▶ [Reading passage]
▬▬▬▬▬▬▬▬▬▬

# Correct trunk paint



## greenjudge69 (Mar 8, 2015)

Who sells the best black,grey,aqua trunk paint for my 69? Looking to buy a quart. Thanks


----------



## pjw1967 (Mar 10, 2014)

Don't know how "correct" this is, but I used it on my '67. Trunk Paint - Aerosol | Dupli-Color
It went on very well, even from a can. It went where I pointed it, unlike regular spray can paint which does overspray. Website only mentions spray, no cans. Sorry if this is not acceptable.


----------



## GTO JUDGE (May 14, 2005)

greenjudge69 said:


> Who sells the best black,grey,aqua trunk paint for my 69? Looking to buy a quart. Thanks


I am partial to Eastwood, did mine and had very little over spray. Whichever you use make sure you use a satin clear sealer, at least 2 coats. Some who didn't reported paint runs when the trunk got wet.


----------



## greenjudge69 (Mar 8, 2015)

Thanks. Going to see if I can have someone mix the R/M 844 code original GM stuff. Worth a try.

▬▬▬▬▬▬▬▬▬▬

▶ [Material provided]
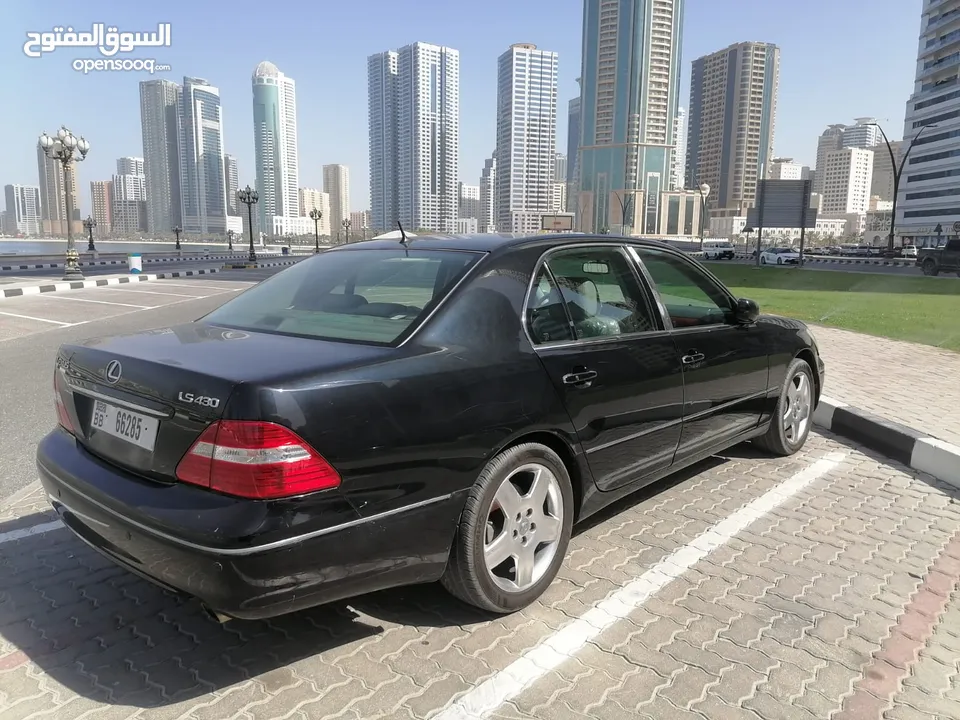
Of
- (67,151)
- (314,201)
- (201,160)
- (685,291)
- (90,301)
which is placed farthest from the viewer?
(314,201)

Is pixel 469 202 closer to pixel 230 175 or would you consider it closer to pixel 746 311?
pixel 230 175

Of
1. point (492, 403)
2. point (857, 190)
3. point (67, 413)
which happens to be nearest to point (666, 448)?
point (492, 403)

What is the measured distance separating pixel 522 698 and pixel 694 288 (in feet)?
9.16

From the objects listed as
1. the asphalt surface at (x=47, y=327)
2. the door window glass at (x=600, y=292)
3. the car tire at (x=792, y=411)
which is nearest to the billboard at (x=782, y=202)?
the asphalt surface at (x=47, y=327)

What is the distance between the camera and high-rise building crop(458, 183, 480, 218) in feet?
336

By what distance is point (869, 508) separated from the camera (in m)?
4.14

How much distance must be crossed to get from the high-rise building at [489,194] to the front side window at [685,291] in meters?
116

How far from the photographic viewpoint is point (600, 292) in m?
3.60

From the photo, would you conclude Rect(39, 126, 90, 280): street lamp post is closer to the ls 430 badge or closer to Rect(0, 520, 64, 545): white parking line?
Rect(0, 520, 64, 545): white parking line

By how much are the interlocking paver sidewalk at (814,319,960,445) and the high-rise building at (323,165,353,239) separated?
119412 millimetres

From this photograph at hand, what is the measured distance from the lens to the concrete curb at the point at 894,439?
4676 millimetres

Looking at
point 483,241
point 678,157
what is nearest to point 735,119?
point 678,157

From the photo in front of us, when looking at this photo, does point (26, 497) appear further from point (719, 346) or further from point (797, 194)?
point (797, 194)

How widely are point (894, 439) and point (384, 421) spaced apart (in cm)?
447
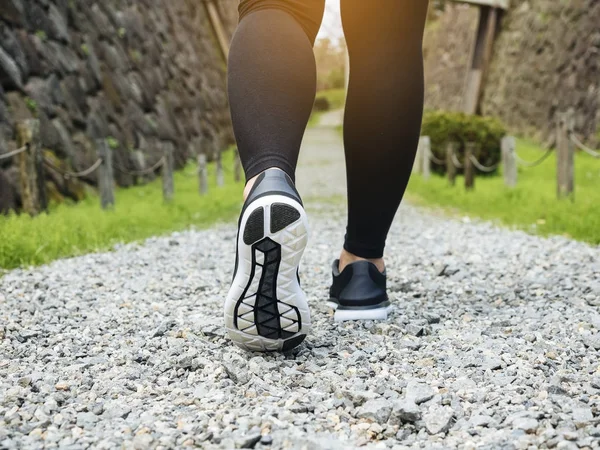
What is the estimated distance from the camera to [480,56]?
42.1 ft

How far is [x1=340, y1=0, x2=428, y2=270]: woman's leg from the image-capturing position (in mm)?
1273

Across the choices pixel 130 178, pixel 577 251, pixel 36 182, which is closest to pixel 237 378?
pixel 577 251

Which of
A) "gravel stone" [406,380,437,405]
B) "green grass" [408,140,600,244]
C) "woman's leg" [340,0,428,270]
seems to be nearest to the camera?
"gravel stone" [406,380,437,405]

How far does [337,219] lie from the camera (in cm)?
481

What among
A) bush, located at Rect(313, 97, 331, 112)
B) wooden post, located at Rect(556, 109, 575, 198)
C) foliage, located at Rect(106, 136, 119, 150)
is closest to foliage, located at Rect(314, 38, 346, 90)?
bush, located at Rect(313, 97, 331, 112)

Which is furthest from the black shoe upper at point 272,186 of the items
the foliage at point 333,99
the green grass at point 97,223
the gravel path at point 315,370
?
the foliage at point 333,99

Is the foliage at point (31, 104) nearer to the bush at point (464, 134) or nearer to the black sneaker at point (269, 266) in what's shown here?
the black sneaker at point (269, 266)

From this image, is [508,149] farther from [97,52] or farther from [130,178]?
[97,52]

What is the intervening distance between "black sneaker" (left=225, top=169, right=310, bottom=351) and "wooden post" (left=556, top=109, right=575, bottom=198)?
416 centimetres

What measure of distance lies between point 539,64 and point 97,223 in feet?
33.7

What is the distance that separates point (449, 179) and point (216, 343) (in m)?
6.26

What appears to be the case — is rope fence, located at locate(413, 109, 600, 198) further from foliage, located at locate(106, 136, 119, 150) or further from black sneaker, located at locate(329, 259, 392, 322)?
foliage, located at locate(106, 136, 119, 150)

▬▬▬▬▬▬▬▬▬▬

▶ [What to work on] Quote the passage of the trunk paint thread starting at "I am partial" and ending at "Worth a try.".

▶ [Worked answer]
I am partial to Eastwood, did mine and had very little over spray. Whichever you use make sure you use a satin clear sealer, at least 2 coats. Some who didn't reported paint runs when the trunk got wet.


----------



## greenjudge69 (Mar 8, 2015)

Thanks. Going to see if I can have someone mix the R/M 844 code original GM stuff. Worth a try.